→ Text section:
---+---

Chunking

The chunking stage splits large documents into smaller, semantically meaningful chunks that are suitable for downstream processing like embedding generation and vector database upload.

Overview

Chunking is essential for:

Vector database upload: Breaking documents into appropriately-sized pieces for embedding
Semantic retrieval: Creating chunks that represent coherent topics or concepts
Context window management: Ensuring chunks fit within model token limits
Performance optimization: Parallelizing processing across multiple chunks

The Eve pipeline uses a sophisticated two-step chunking strategy that preserves document structure and special content:

Header-based splitting: First splits documents by Markdown headers to maintain semantic structure
Sentence-based splitting: If sections exceed the size limit, further splits them by sentences
Smart merging: Optionally merges small chunks back together when they share compatible heading levels
Content preservation: Keeps LaTeX formulas, equations, and tables intact as atomic units

Features

Semantic chunking: Respects document structure by splitting on Markdown headers
LaTeX preservation: Keeps mathematical formulas and equations together
Table preservation: Maintains tables as complete units without splitting
Configurable overlap: Add word-based overlap between chunks for better retrieval
Parallel processing: Uses multiprocessing for fast chunking of large document sets
Header inclusion: Optionally adds section headers to chunks for context

Configuration

Step name: chunker

Configuration Parameters

Parameter	Type	Required	Default	Description
`max_chunk_size`	int	No	`512`	Maximum size of any chunk in words
`chunk_overlap`	int	No	`0`	Number of characters to overlap between chunks during secondary splitting
`word_overlap`	int	No	`0`	Number of words to overlap between chunks (takes precedence over chunk_overlap)
`add_headers`	bool	No	`False`	Whether to prepend section headers to chunk content
`merge_small_chunks`	bool	No	`True`	Whether to merge small chunks that share compatible heading levels
`headers_to_split_on`	list[int]	No	`[1, 2, 3, 4, 5, 6]`	Markdown header levels to split on (1=`#`, 2=`##`, etc.)
`max_workers`	int	No	`None`	Number of parallel workers (None = CPU count)

Basic Configuration

- name: chunker
  config:
    max_chunk_size: 512
    add_headers: true
    merge_small_chunks: true

Advanced Configuration

- name: chunker
  config:
    max_chunk_size: 1024
    chunk_overlap: 0
    word_overlap: 50
    add_headers: true
    merge_small_chunks: true
    headers_to_split_on: [1, 2, 3]  # Only split on H1, H2, H3
    max_workers: 8  # Use 8 parallel workers

How It Works

Two-Step Chunking Strategy

Step 1: Header-Based Splitting

The chunker first splits the document based on Markdown headers:

# Introduction
This is the introduction text...

## Background
This is the background section...

## Methods
This section describes methods...

This creates initial chunks at natural document boundaries.

Step 2: Size-Based Splitting

If any chunk exceeds max_chunk_size, it's further split using sentence boundaries while preserving:

LaTeX environments (\begin{...}...\end{...})
Inline and display math ( $...$ , $$...$$)

---+---

→ Supplied material:
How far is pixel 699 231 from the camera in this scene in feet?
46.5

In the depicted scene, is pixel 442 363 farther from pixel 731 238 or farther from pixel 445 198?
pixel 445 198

---+---

→ What is asked: Copy everything in the chunking documentation above from "The chunker first" down to "the background section...", word for word.

→ Solution:
The chunker first splits the document based on Markdown headers:

# Introduction
This is the introduction text...

## Background
This is the background section...